Yes, I have coworkers. I see alot of people at the gym. I pass hundreds of people on the road driving to and from work. And in this city of thousands, I have yet to find one connection. One person, male or female, who is looking for a friend. I don't have someone to call on the spur of the moment to catch a movie...to grab dinner and a drink after a long day at work...to sit at Starbucks and people watch...to share a pot of soup and good conversation....to share anything with me.

I used to think that it was the city of Richmond that I hated, but the city hasn't done anything to me. Now I know it's the people of Richmond that I hate, but only because they make me hate myself. They plant seeds of doubt, making me wonder why I'm not good enough to be accepted here.

At the age of 29, I suddenly find myself in the worlds largest high school...and I'm still the ugly fat girl that noone wants to be seen with.

4 Comments:

  • At 8:15 PM, Anonymous Anonymous said…

    We still love you! Please don't hate your life. :)

     
  • At 2:23 PM, Blogger Tee/Tracy said…

    God, your post just seriously brought tears to my eyes. {{RUTHIE}}... I want to say, "Don't feel that way" - but obviously, no one WANTS to feel like that...I wish things would get better for you... Have you tried joining some kind of club or class or group?
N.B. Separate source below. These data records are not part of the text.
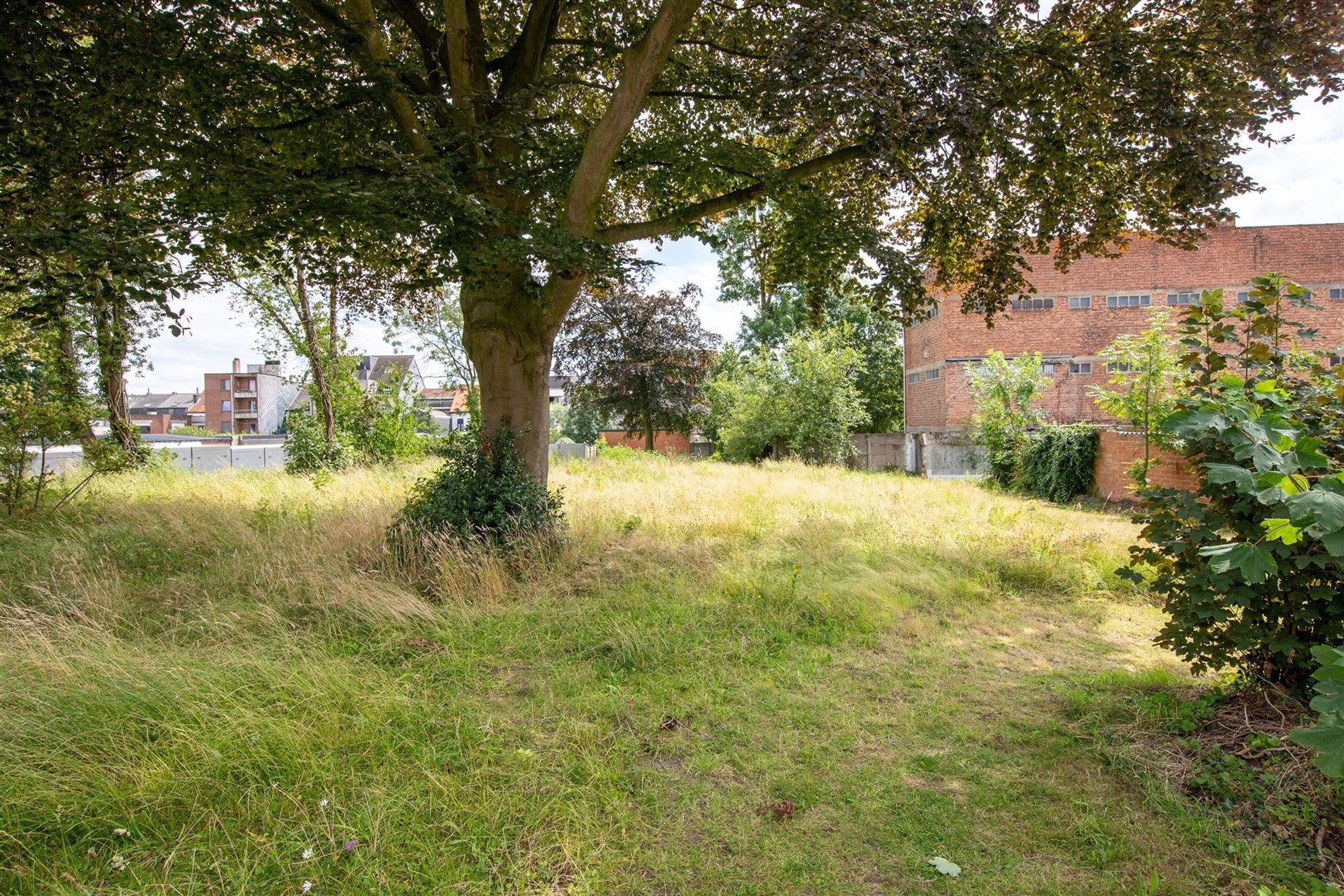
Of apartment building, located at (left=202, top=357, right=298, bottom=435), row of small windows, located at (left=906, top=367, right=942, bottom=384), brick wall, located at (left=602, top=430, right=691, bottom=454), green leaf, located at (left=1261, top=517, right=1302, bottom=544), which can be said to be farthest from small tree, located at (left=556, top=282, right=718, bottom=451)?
apartment building, located at (left=202, top=357, right=298, bottom=435)

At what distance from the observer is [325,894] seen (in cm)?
247

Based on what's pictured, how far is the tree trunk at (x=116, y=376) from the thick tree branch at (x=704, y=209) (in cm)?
708

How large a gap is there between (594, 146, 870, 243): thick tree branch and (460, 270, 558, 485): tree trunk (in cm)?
134

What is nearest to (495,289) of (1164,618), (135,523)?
(135,523)

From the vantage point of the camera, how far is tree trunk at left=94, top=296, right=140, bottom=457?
10.1m

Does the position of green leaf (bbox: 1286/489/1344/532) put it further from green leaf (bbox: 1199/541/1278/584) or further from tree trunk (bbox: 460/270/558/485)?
tree trunk (bbox: 460/270/558/485)

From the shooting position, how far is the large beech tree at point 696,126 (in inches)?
243

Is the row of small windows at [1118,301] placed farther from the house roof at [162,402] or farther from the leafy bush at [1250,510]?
the house roof at [162,402]

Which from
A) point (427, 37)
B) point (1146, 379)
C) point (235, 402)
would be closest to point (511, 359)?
point (427, 37)

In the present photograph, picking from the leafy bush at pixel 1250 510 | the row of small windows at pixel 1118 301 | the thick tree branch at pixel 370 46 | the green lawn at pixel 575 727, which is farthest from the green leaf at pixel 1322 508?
the row of small windows at pixel 1118 301

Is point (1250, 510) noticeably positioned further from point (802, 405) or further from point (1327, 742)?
point (802, 405)

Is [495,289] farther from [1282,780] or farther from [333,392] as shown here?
[333,392]

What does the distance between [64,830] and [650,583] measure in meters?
4.63

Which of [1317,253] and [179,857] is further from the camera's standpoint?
[1317,253]
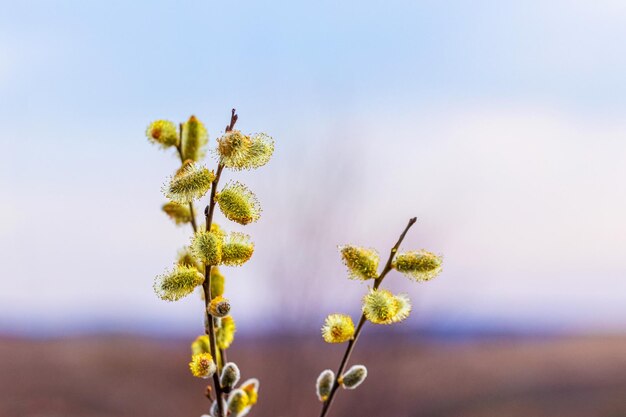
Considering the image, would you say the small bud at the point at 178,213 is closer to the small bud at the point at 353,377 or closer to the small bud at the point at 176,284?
the small bud at the point at 176,284

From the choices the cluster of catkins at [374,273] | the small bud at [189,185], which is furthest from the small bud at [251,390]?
the small bud at [189,185]

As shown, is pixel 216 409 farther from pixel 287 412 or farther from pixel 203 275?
pixel 287 412

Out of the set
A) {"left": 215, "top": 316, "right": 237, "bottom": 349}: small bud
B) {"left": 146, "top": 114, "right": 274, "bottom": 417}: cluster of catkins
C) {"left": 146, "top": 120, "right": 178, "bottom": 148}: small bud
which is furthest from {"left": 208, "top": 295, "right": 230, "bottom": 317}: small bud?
{"left": 146, "top": 120, "right": 178, "bottom": 148}: small bud

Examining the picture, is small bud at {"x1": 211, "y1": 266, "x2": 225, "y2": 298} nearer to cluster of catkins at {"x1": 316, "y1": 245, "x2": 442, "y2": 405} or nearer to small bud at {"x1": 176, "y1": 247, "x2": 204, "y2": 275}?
small bud at {"x1": 176, "y1": 247, "x2": 204, "y2": 275}

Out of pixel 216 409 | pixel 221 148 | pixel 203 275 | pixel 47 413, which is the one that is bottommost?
pixel 47 413

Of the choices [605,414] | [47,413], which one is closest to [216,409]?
[47,413]

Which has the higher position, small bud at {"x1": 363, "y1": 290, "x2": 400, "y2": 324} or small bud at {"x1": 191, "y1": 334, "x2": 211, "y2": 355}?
small bud at {"x1": 363, "y1": 290, "x2": 400, "y2": 324}
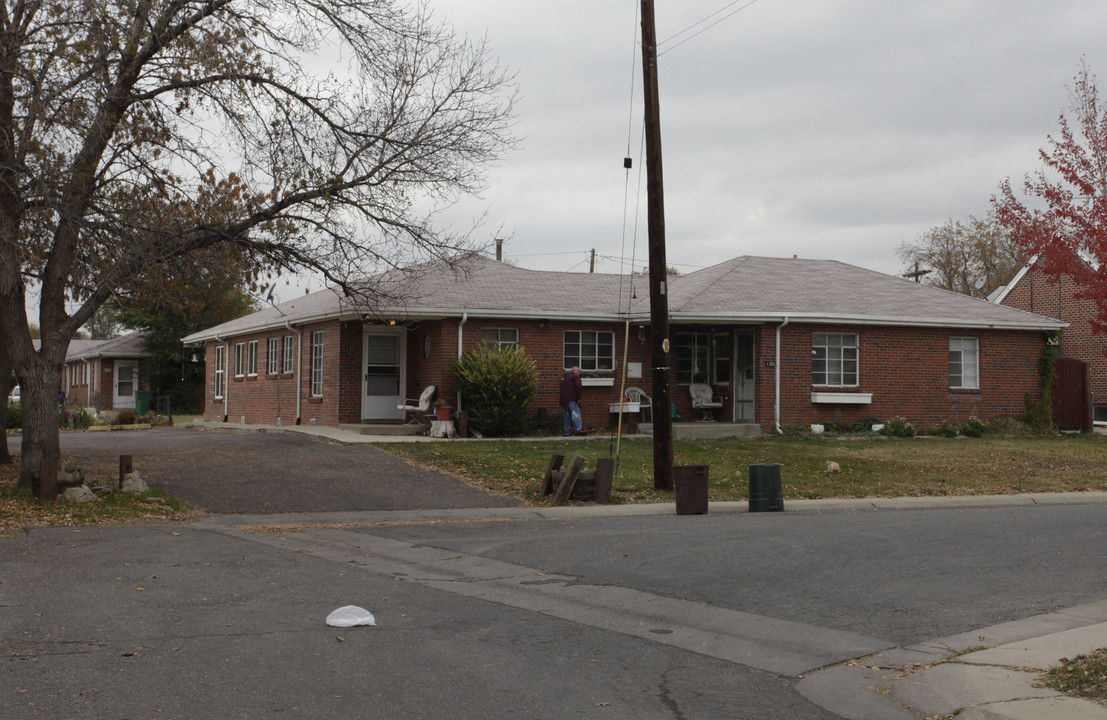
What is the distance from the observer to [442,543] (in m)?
12.5

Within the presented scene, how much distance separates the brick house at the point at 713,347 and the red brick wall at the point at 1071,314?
5.88m

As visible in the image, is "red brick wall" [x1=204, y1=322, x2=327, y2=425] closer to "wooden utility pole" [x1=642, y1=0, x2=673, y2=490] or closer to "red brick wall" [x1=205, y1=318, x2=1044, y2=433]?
"red brick wall" [x1=205, y1=318, x2=1044, y2=433]

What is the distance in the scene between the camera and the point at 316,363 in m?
28.5

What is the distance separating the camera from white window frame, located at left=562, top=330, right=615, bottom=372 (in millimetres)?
27172

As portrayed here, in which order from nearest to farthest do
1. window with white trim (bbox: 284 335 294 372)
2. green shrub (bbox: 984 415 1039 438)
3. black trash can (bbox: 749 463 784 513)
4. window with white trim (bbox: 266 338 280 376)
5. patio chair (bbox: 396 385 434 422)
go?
1. black trash can (bbox: 749 463 784 513)
2. patio chair (bbox: 396 385 434 422)
3. green shrub (bbox: 984 415 1039 438)
4. window with white trim (bbox: 284 335 294 372)
5. window with white trim (bbox: 266 338 280 376)

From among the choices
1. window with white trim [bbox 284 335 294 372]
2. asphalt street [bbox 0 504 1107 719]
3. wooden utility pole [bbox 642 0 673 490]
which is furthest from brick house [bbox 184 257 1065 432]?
asphalt street [bbox 0 504 1107 719]

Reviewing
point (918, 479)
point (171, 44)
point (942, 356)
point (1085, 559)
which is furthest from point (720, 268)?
point (1085, 559)

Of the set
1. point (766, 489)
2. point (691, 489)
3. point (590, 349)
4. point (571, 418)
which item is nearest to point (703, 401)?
point (590, 349)

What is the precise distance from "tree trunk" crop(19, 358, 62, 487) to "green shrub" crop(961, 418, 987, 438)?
68.8ft

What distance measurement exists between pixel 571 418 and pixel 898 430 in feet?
26.2

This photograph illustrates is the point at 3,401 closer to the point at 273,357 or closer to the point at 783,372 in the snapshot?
the point at 273,357

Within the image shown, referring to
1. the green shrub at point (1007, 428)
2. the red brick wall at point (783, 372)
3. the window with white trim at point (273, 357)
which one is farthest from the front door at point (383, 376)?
the green shrub at point (1007, 428)

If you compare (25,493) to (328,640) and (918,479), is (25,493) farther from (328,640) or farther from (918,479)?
(918,479)

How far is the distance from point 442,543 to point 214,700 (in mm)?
6746
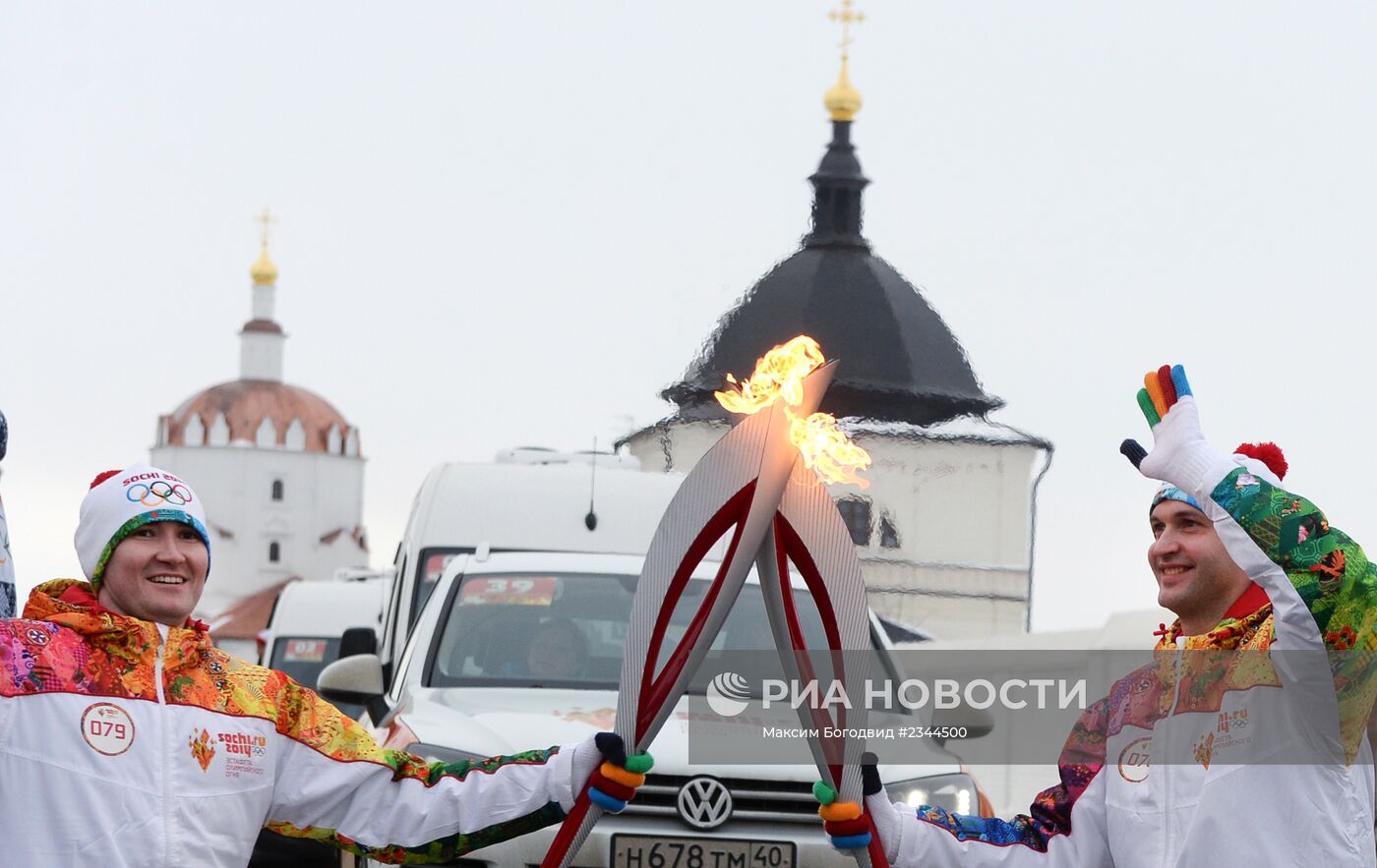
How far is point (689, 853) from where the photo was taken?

There's so many things out there... If you're kind of shy like me, I know it's so hard though - and I still have MANY days where I feel like the last line of your post... I just want to hug you and let you know it's going to be alright.

     
  • At 2:32 PM, Blogger Tee/Tracy said…

    By the way - you should join MySpace... There are a lot of single people who live in Richmond on there and it's free :)

     
  • At 3:48 PM, Blogger Aisha said…

    It's hard to make friends when you graduate college... I know a lot of people who feel the way you do, your experiene is normal though it doesnt make it easier.